Maine voters yesterday overwhelmingly rejected a ballot measure, Question 3, proposing a state takeover of its two investor-owned utilities, Central Maine Power and Versant. Public power advocates proposed a new state entity, Pine Tree Power, that would be authorized to issue debt for this utility takeover. Cost estimates for this plan cited in the local press varied from $8-13 billion and could take a decade to implement. The plan essentially would use the principles of eminent domain to establish a fair value for utility assets and then prosecute. We should hasten to add that this has not proven to be a winning strategy very often. Attempting it on a more extensive, statewide platform made the public power advocate’s task even more daunting. For example, the city of Boulder, CO, voted to municipalize its electric utility in 2010 and to abandon the unsuccessful effort in November 2020 after a decade-long fight and spending almost $30 million. They ultimately reached a settlement agreement with the Public Service Company of Colorado about increasing renewables. These are very hard fights for public power advocates to win, especially when lacking the support of the governor and other key state officials, as happened in Maine.

The conventional wisdom regarding Maine will focus on the exorbitant sums spent by its two utilities on lobbying, advertisements, social media etc. The public power advocacy group Our Power, was supposedly outspent by a ratio of 30:1, and the vote was 70% against public power versus 30% in favor. In addition, voters also approved a measure that any new state debt in excess of $1 billion requires voter approval. This also further limits the likelihood of future attempts to take public the privately owned state electric system.

These types of anti-utility movements do not occur in a vacuum. The incumbent utilities had four main criticisms: 1) rates were too high, 2) outage response was too slow, 3) poor customer service, and 4) Central Maine Power’s problem-plagued billing system. As for the fourth allegation, the state’s public utility commission levied a $10 million penalty against the company for deficiencies. But the state utility commission also noted that the state's electric customers faced annual rate increase from 34-49% due mainly to higher natural gas prices. Natural gas drives wholesale electricity prices in New England as it is the boiler fuel for much of the power-generating fleet. For example, residential electric customers of Central Maine Power paid 11.8 cents per kwh in 2022 and 17.6 cents per kwh in 2023, a 49% increase. Versant’s two operating utilities, the former Bangor-Hydro and Maine Public Service experienced residential rate increases of 34% and 41%, respectively.
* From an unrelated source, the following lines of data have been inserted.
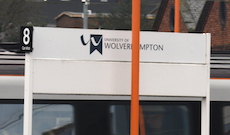 Wolverhampton station sign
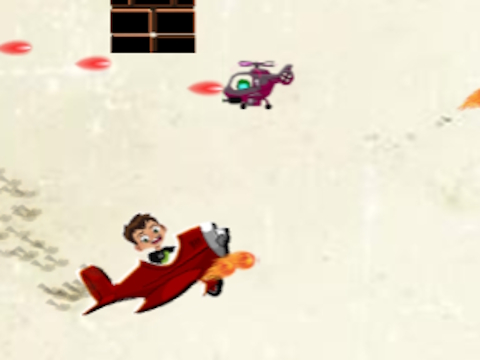 Spel Ben 10 Tappy Plane  på nätet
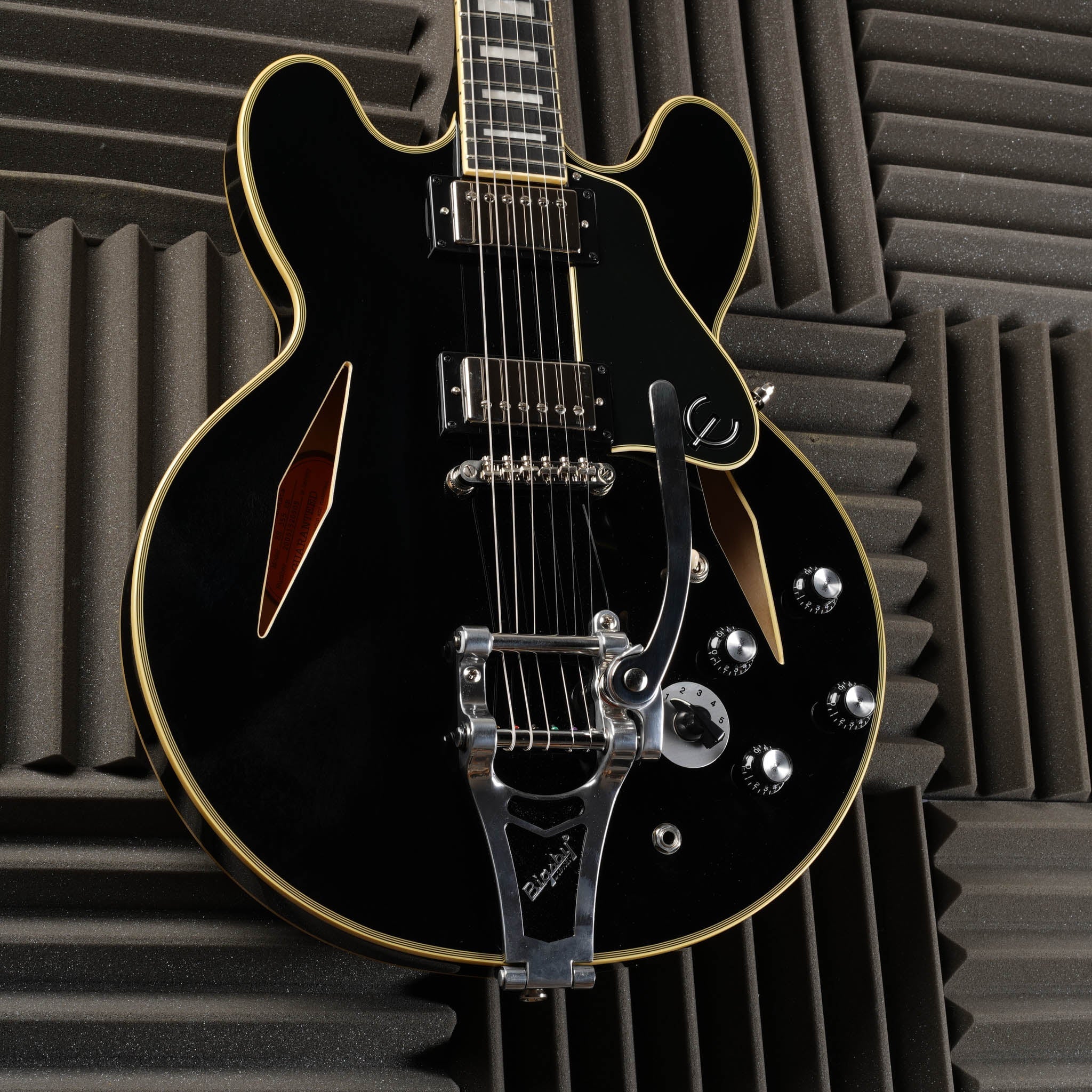 Epiphone Shinichi Ubukata Signature ES-355 2020 - Ebony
This explains why the issue could gain enough traction to be taken to the voters.

We guess that Maine’s voters made the right decision. If the state eventually took over its investor-owned utilities at a generous price, utility shareholders would benefit, while the state’s taxpayers would be responsible for the billions in new debt to accomplish this ownership transfer. Depending on the price ultimately paid, it’s not clear whether the new state public power entity could have meaningfully lowered residential electric rates. A new state public power entity might be more responsive to the public’s concerns, but if rising natural gas prices and New England’s gas-heavy electric generation mix are the real problem, then questions of public vs private ownership, while symbolic, are largely irrelevant.

As we’ve noted previously, there is one odd thing about the electricity business. Although its product is essential for modern existence, very few customers care that much about how it's produced (assuming it’s environmentally benign) or who sells it. Electricity is a commodity, and there is no brand loyalty. This is an industry ripe for disruption, as 30% of Maine voters indicated. But why spend billions buying old, legacy utility assets when the state can pay far less providing cheaper renewable power as it's been doing?